=== Gösterilen metin ===

“Göçmen olmak nasıl bir şey?” diye sormuştu arkadaşım. Şöyle uzun uzun bir düşündüm, muzipçe gülümsedim. “Insanın hayatında başına gelebilecek en güzel ve bir o kadar da en zor şey” dedim. “Nasıl yani?” dedi…
Ruhunla bedeninin bir türlü bir araya gelemediği, sonunda hem kazanan hem de kaybedenin sen olduğun bir savaş gibi. Bedenin hep ileriye hayallerinin peşinden giderken, ruhunun halen geride bir şeylerin peşinde olmasıdır. Gerim gerim gerilmiş bir ipin iki ucunda, iki benlikli bir delilik halidir. Kendi kendinin tescilsiz psikoloğu olmandır. Başarının ve kendi kendini yenmenin vücut bulmuş halidir.
Öyle bir şey ki göçmen olmak, baştan 1-0 yenik olduğun bir maça dinmek bilmeyen bir motivasyonla kazanmak için çıkmaktır. Yoluna kalbin ikiye bölünmüş devam etmek, bu zayıflığını en güçlü yanın olarak kabullenmektir. Noksanlıklara inat, kendi gözünün içine baka baka ilk önce kendini ikna etmendir. Yani, ‘show must go on’ diyebilmektir. Ve işte bu yüzden göçmen olmak, aslında alkış yağmuruna asla boğulamayacak, çok iyi bir tiyatro oyuncusunun hayatıdır.

===

→ Görevler:
a: Göçmenlik yazısının sonunda göçmen olmak kimin hayatına benzetiliyor?
b: Göçmenlik yazısında "Öyle bir şey" ifadesinden "tiyatro oyuncusunun hayatıdır." ifadesine kadar uzanan kısmı hiç değiştirmeden çıkarır mısınız?
c: Göçmenlik yazısını son cümlesinden sonra gelecek biçimde sürdürür müsünüz?

=== Veri satırları ===

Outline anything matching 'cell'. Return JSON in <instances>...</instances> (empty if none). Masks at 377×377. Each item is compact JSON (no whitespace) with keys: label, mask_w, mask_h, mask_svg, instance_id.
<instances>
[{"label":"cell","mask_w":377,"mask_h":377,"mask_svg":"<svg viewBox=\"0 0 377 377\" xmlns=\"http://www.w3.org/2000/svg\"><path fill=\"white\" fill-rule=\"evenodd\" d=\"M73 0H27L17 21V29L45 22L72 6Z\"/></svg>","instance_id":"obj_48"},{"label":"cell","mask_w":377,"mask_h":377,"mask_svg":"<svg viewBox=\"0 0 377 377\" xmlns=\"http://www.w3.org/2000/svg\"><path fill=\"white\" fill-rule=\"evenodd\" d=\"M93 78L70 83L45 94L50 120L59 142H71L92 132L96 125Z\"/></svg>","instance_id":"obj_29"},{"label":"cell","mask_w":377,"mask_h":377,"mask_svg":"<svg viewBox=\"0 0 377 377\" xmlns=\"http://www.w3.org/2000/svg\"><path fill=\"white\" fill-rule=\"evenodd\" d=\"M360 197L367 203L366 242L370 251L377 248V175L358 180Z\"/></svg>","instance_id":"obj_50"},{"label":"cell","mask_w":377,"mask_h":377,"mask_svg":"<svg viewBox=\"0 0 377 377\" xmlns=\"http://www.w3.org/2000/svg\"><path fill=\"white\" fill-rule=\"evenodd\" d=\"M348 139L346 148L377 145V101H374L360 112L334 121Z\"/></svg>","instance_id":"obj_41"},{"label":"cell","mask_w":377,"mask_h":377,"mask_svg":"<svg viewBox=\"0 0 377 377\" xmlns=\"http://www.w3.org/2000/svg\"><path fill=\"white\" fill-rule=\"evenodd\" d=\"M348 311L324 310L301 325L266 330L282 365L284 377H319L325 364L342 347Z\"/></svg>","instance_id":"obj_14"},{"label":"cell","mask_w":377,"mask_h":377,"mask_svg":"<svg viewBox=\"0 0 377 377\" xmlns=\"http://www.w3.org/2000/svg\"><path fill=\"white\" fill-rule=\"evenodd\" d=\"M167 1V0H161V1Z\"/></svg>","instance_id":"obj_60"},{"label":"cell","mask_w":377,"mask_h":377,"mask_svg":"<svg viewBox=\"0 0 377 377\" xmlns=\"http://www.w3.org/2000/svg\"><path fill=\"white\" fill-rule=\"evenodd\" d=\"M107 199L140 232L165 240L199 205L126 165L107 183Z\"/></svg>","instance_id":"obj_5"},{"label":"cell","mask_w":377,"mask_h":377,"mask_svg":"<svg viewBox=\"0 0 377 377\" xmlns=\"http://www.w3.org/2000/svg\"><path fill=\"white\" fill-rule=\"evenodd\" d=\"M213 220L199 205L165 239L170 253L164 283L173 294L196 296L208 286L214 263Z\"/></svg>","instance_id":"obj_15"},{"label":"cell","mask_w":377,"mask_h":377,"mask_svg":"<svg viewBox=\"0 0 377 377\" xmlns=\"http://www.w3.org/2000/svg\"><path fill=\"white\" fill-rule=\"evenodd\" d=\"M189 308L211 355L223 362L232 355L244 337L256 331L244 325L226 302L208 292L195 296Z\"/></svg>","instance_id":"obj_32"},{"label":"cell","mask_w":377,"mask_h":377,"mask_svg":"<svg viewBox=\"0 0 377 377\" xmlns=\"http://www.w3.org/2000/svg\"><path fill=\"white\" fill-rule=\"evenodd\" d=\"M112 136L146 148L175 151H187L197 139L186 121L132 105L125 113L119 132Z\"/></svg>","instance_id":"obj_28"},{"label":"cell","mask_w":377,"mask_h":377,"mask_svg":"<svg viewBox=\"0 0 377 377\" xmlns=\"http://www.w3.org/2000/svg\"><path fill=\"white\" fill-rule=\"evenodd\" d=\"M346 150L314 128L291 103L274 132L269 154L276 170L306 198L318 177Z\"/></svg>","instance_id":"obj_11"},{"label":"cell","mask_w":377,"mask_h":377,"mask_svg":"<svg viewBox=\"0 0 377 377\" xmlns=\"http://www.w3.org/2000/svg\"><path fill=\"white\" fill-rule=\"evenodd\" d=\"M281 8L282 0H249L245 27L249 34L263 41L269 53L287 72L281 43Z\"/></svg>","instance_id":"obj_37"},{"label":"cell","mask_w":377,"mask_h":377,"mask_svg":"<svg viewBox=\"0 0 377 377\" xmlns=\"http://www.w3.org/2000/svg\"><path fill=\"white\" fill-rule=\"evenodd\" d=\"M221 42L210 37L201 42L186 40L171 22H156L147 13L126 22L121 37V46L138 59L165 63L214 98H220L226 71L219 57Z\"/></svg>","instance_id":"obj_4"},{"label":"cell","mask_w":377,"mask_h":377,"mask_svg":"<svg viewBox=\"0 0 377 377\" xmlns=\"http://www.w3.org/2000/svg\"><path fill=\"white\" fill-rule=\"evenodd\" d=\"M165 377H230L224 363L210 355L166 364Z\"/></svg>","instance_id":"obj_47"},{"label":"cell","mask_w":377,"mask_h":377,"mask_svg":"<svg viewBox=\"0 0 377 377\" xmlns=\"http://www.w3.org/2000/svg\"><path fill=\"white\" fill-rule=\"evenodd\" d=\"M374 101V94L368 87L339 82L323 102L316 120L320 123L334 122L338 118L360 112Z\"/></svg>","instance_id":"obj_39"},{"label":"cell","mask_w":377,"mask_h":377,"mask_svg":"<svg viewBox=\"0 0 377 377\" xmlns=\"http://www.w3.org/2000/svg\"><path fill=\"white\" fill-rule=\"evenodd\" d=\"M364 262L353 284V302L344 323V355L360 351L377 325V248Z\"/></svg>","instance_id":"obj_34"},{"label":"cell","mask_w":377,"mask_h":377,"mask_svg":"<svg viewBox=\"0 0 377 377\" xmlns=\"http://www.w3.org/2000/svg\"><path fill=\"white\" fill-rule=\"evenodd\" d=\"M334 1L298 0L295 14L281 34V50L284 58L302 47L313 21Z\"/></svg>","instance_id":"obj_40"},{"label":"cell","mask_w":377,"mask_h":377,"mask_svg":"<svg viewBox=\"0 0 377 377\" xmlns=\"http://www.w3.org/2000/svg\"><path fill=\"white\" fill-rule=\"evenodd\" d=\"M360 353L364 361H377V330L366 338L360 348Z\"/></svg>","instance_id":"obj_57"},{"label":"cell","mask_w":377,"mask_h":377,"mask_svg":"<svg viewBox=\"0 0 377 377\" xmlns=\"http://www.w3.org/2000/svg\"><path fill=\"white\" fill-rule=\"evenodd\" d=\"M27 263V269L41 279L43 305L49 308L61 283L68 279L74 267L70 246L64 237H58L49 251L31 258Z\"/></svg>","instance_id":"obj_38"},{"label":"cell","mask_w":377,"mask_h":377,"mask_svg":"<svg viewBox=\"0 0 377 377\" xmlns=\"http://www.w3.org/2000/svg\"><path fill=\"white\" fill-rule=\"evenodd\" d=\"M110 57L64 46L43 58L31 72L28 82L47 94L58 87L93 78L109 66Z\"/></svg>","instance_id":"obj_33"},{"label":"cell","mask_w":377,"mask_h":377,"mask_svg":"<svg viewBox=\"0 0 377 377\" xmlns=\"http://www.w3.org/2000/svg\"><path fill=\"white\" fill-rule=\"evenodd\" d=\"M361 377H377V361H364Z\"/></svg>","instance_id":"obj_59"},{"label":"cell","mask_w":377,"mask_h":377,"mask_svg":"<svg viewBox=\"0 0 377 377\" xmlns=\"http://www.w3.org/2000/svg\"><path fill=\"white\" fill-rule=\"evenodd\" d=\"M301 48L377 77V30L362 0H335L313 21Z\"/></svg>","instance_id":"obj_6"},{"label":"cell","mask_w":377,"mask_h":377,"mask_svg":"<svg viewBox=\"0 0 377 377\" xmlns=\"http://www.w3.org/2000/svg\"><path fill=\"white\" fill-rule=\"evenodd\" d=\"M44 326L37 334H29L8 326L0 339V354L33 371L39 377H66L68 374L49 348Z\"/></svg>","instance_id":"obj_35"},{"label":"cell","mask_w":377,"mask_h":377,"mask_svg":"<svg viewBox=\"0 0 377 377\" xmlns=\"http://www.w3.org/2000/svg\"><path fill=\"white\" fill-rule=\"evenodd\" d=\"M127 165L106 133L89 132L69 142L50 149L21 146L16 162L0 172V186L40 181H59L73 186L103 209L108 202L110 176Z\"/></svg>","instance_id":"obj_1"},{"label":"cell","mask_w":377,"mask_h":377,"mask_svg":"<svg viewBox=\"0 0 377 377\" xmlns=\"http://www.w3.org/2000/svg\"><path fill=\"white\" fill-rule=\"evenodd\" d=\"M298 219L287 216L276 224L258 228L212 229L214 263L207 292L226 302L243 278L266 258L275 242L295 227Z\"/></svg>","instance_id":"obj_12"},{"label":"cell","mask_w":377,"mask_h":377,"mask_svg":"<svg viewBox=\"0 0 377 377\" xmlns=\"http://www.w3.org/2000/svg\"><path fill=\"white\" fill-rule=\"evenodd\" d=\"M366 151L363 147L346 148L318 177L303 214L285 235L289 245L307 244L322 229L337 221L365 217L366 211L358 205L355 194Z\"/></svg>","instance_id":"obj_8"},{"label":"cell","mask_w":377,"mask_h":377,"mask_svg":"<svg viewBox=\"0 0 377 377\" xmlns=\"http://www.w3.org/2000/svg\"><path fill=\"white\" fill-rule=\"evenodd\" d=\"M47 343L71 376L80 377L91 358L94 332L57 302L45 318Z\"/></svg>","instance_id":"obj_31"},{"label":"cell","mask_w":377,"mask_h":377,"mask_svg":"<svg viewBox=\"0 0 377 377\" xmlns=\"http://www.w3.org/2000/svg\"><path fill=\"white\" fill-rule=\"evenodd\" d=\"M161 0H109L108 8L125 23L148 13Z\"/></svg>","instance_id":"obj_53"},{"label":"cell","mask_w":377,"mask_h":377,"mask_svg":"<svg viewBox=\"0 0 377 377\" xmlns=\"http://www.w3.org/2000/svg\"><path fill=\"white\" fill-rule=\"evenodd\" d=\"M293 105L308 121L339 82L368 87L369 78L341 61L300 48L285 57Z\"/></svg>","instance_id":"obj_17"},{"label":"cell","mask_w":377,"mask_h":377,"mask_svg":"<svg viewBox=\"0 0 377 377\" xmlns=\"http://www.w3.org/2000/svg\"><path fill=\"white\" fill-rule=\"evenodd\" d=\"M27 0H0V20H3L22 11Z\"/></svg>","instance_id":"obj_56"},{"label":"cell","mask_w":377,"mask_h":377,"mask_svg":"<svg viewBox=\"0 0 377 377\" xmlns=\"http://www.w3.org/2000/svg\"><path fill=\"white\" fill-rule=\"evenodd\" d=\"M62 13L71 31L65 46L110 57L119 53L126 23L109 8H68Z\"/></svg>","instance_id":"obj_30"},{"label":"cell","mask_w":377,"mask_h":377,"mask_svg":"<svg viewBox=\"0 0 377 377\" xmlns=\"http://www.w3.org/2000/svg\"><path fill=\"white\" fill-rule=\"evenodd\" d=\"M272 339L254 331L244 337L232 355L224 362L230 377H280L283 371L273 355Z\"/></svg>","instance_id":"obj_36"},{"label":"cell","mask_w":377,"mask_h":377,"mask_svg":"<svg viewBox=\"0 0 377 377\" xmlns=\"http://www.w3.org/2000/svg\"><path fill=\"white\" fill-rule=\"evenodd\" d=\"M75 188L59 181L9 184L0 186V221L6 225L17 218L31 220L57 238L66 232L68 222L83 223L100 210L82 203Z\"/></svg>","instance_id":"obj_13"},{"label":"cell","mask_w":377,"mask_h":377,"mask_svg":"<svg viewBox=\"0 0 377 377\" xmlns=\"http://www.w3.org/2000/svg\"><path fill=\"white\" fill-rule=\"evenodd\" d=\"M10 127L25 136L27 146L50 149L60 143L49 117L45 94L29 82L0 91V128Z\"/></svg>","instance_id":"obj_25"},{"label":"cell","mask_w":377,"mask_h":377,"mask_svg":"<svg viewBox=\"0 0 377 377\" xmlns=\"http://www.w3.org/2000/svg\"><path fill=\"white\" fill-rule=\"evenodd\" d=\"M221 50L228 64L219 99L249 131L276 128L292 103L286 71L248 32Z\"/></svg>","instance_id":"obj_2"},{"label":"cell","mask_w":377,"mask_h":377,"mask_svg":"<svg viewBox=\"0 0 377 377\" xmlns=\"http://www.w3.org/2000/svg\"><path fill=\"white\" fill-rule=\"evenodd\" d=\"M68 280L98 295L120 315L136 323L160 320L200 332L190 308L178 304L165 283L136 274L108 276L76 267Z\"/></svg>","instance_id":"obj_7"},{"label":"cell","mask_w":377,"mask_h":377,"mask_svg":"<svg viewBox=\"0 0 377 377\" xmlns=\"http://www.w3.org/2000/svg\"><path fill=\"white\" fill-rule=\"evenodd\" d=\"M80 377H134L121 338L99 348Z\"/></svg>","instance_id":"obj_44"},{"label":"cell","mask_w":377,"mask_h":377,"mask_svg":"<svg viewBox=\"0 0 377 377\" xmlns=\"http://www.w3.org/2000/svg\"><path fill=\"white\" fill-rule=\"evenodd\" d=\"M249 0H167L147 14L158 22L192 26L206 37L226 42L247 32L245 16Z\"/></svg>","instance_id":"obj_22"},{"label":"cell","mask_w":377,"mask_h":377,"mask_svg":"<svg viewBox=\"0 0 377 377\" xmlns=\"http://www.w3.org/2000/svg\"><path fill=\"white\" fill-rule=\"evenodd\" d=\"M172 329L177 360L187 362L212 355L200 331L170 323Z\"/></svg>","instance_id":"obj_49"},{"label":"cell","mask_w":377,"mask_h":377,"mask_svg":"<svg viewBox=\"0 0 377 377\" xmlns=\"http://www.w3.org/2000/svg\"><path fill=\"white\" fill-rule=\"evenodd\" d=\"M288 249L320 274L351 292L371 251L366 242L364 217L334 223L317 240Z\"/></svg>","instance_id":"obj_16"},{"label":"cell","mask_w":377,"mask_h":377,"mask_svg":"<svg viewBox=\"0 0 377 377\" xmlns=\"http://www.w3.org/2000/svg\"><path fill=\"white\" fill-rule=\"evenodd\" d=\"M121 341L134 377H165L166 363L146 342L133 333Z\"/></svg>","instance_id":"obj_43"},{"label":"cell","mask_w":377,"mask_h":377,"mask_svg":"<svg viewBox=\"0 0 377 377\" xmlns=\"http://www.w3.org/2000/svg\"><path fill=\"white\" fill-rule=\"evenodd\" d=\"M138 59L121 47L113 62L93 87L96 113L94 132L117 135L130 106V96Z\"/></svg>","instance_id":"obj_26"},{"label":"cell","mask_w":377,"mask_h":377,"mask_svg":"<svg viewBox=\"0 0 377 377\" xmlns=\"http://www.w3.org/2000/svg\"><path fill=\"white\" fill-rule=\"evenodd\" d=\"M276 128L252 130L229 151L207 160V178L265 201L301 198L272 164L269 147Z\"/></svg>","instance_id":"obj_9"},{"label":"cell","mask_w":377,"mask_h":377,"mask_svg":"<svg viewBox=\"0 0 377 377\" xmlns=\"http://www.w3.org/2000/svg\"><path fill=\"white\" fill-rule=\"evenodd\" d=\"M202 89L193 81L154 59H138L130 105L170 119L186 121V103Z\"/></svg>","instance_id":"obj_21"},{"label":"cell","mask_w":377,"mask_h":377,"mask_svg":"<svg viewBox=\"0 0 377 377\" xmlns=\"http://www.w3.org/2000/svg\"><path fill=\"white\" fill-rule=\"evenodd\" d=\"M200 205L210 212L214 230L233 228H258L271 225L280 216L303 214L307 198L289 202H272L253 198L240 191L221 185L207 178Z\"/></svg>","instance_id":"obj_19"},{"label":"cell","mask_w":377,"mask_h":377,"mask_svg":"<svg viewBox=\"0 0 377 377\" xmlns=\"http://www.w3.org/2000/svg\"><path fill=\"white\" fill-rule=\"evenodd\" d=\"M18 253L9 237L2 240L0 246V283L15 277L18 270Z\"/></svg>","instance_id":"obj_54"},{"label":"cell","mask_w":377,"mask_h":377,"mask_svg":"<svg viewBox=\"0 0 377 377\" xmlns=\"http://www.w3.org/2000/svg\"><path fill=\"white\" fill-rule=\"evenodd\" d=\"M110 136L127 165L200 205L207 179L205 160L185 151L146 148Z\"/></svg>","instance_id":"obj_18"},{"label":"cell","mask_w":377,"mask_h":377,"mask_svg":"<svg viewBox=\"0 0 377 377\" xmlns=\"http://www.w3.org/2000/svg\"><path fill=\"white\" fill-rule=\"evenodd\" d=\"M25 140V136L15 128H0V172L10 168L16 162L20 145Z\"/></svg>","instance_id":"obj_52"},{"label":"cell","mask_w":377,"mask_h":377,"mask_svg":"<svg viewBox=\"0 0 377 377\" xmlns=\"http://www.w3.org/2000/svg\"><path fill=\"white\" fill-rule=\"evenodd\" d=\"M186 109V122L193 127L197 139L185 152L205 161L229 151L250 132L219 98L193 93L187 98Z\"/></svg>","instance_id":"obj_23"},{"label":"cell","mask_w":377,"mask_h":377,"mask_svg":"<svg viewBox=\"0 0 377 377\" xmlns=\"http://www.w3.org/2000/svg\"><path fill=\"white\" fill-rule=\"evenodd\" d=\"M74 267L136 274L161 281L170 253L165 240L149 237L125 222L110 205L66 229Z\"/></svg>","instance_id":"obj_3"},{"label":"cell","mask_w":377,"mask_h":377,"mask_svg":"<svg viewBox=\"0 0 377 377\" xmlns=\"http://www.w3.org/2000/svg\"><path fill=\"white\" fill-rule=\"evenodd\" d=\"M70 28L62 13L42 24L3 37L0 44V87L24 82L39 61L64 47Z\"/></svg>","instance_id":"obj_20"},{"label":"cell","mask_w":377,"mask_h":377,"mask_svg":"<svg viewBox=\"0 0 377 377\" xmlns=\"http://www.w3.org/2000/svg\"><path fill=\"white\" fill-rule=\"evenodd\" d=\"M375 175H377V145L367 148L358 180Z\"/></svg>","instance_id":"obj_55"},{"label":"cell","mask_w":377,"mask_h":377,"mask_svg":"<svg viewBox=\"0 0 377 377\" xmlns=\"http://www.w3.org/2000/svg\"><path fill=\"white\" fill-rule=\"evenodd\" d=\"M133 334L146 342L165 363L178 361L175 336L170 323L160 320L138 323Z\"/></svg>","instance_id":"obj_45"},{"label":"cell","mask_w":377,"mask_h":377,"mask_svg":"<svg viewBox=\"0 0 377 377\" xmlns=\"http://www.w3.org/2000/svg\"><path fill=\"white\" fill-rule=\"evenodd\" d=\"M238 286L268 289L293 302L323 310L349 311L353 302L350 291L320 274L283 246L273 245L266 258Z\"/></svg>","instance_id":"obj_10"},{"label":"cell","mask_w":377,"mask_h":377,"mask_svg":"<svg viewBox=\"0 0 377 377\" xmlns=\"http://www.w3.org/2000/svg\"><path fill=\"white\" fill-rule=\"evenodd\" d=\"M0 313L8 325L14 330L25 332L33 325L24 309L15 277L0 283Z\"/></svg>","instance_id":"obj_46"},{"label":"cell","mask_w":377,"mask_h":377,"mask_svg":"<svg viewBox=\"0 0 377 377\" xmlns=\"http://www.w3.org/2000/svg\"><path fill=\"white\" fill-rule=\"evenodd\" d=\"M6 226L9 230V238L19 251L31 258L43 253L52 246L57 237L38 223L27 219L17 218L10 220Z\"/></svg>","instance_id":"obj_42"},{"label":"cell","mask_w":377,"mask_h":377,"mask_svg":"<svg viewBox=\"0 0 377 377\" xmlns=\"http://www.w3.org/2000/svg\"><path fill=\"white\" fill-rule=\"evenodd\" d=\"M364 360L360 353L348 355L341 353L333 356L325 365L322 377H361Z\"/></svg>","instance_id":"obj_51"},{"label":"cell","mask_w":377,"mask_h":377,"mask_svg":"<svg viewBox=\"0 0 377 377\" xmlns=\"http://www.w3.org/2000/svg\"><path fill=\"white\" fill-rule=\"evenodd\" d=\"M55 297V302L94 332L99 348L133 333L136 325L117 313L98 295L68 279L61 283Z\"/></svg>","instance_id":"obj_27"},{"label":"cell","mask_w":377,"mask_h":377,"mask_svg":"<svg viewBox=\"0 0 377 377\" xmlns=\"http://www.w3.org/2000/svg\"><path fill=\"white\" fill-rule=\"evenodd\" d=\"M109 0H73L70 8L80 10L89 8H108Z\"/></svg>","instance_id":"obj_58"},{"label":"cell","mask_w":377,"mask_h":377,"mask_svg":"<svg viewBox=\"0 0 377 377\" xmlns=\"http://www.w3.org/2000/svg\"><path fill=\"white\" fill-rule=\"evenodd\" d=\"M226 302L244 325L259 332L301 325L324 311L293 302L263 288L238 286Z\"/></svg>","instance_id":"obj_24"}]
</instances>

===

→ Beklenen çıktılar:
a: Alkış yağmuruna asla boğulamayacak, çok iyi bir tiyatro oyuncusunun hayatına.

b:
Öyle bir şey ki göçmen olmak, baştan 1-0 yenik olduğun bir maça dinmek bilmeyen bir motivasyonla kazanmak için çıkmaktır. Yoluna kalbin ikiye bölünmüş devam etmek, bu zayıflığını en güçlü yanın olarak kabullenmektir. Noksanlıklara inat, kendi gözünün içine baka baka ilk önce kendini ikna etmendir. Yani, ‘show must go on’ diyebilmektir. Ve işte bu yüzden göçmen olmak, aslında alkış yağmuruna asla boğulamayacak, çok iyi bir tiyatro oyuncusunun hayatıdır.

c:
“Gidekalmak” diye bir fiil olabilir mesela göçmenlik. Ne gidebilmek, ne de kalabilmek…
Dünyada iken canlı canlı arafta olmak, cennet neresi cehennem neresi bilememektir. O yüzdendir ki göçmen “iki alternatif dünyada yaşayan bir kişidir”; mekanlar arası yolculuk yapma, altıncı his, ve her şeyi aklında tutabilme gibi süper güçleri vardır. Bir günü iki kez yaşayabilmektedir adeta, bir yandan kendi gününde güneşi batırırken, bir yandan da uzaktaki alternatif dünyadaki sevenlerinin o gün neler yaptığını ezberlemektir. Böyle süper güçlerin olsa da, ne yazık ki bazen de bazı şeyleri en son duymaktır.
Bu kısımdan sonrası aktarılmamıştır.